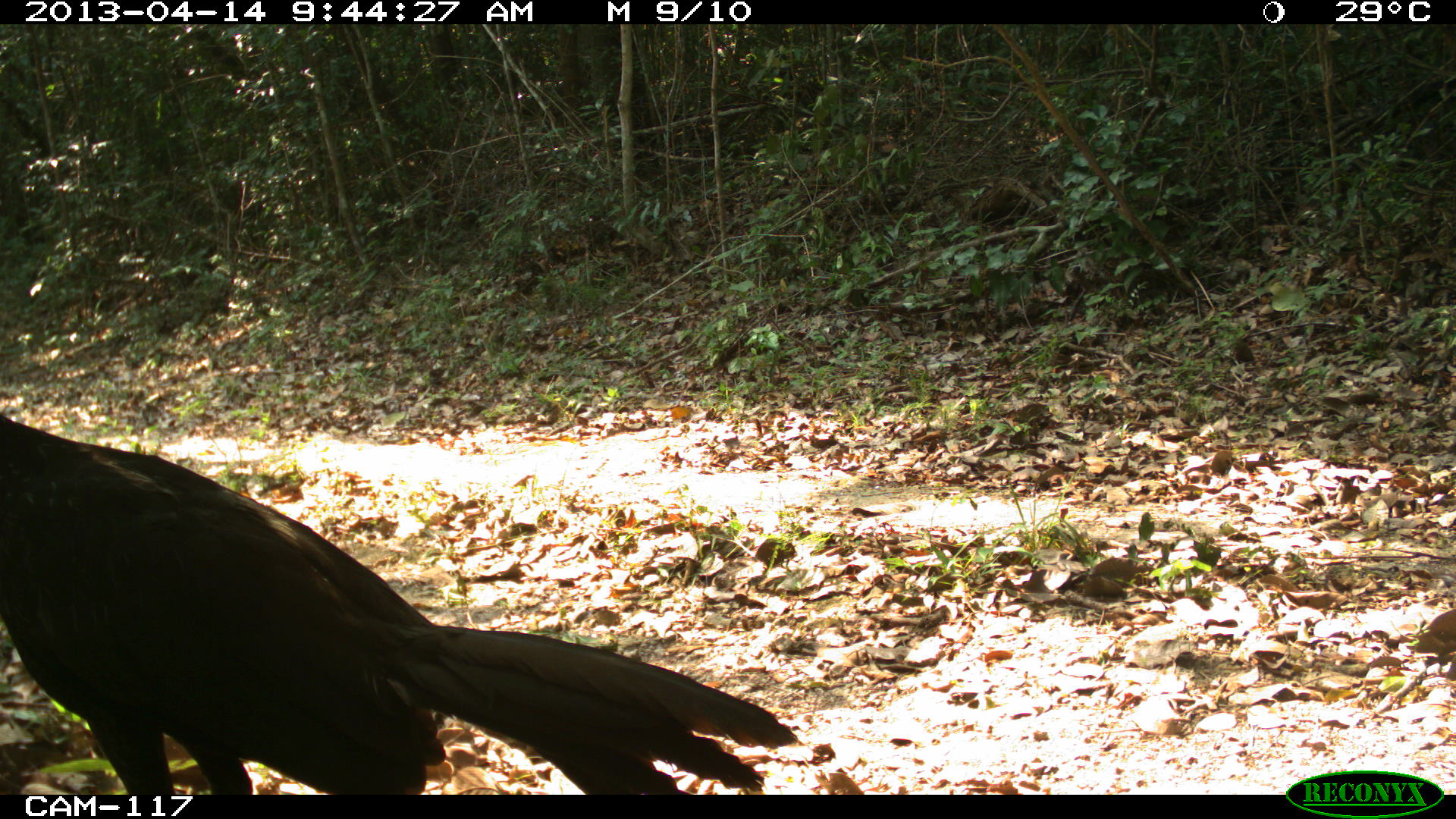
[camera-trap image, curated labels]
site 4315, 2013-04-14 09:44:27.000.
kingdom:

**Directions:**
Pictures aside, reproduce the listing above exactly.

**Output of the task:**
[camera-trap image, curated labels]
site 4315, 2013-04-14 09:44:27.000.
kingdom:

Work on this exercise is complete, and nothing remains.